GENOME-WIDE COMPARATIVE ANALYSIS OF DIFFERENTIALLY REGULATED GRAPE TRANSCRIPTOME IN RESPONSE TO XYLELLA FASTIDIOSA INFECTION

Authors: Lin, Hong; TAKAHASHI, YURI - UNIV OF CALIF-DAVIS; DODDAPANENI, HARSHAVARDHAN - UNIV OF CALIF-DAVIS; WALKER, ANDREW - UNIV OF CALIF-DAVIS

Submitted to: Meeting Proceedings
Publication Type: Proceedings
Publication Acceptance Date: 6/12/2005
Publication Date: N/A
Citation: N/A

Interpretive Summary: Pierce's disease is an economically serious disease of grapevines caused by the plant pathogenic bacterium Xylella fastidiosa. Currently there are no strategies available to effectively manage this disease. Accordingly, the most likely strategy to manage Pierce's disease is through genetic resistance. Although genetic resistance or tolerance to Pierce's disease occurs in some grape species, this resistance or tolerance has not been incorporated into commercial Vitis vinifera wine, table and grape cultivars. In this study, unique DNA sequences differentially expressed in stems, leaves and shoots of infected and non-infected Pierce's disease-susceptible and -resistant grapes were identified. This information will help define which metabolic pathways are involved in determining grape host susceptibility and resistance to Pierce's disease for developing commercially resistant grape cultivars.

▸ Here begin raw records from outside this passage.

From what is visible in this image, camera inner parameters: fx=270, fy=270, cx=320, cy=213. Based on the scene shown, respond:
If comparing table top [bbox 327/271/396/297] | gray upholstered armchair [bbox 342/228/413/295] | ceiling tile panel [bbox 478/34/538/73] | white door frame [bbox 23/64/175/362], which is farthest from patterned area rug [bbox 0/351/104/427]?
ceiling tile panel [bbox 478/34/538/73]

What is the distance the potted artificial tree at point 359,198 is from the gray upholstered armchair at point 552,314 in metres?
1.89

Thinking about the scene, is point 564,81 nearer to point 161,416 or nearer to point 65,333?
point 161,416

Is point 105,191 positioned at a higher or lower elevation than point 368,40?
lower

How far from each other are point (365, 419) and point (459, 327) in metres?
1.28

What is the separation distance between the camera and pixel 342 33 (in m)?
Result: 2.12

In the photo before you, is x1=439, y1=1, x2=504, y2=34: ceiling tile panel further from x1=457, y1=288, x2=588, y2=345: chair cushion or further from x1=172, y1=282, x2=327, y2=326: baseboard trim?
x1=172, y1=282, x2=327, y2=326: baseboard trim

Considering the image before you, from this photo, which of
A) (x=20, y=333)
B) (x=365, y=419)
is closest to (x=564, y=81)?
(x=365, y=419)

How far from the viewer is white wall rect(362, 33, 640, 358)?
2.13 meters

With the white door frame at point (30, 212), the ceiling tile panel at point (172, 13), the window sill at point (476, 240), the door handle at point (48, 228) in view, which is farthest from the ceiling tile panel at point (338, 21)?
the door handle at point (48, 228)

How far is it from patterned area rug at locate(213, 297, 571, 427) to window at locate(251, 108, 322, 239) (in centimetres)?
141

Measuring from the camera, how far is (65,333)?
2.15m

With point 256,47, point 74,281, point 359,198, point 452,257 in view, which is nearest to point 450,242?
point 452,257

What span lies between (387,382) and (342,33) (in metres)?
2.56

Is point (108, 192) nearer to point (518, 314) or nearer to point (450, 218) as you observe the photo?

Technical Abstract: The gram-negative bacterium Xylella fastidiosa (Xf) is the causal agent of Pierce's disease (PD) in grape as well as diseases of many fruit and ornamental plants. Twelve tissue specific subtractive suppression hybridization cDNA libraries were constructed from stem, leaf and shoot of PD resistant and susceptible sibling genotypes (V. rupestris x V. arizonica) in response to Xf infection. A total of 5,700 sequences were obtained from these cDNA libraries. The average size of the EST was 282 bp. Of them, 754 Expressed Sequence Tags (ESTs) showed BLASTX analysis (E<=0.00001) and 439 ESTs showed (E=0.0001-0.009) match to NCBI databases and the rest ~32 % of the sequences have not been previously described. Subsequent contiging of these ESTs help derive 993 contigs and 949 singletons. The percentage of unique sequences in each library varied from 19.3 to 74.5 %. Comparative analysis showed significant variation in EST expression levels between infected and non-infected PD resistant and PD susceptible grapes. Using Gene Ontology (GO) hierarchy the non-redundant sequences were classified into the three principal categories: molecular function (30%), cellular component (9%) and biological process (7%). Ten candidate genes, associated with host/pathogen interactions, were further selected for Taq-Man gene expression analysis. Currently we are designing genome-wide 60-mer oligonucelotide microarrays to dissect spatial and temporal differential expression. This approach will help define the transcriptional pathways involved in host susceptibility and resistance in grape.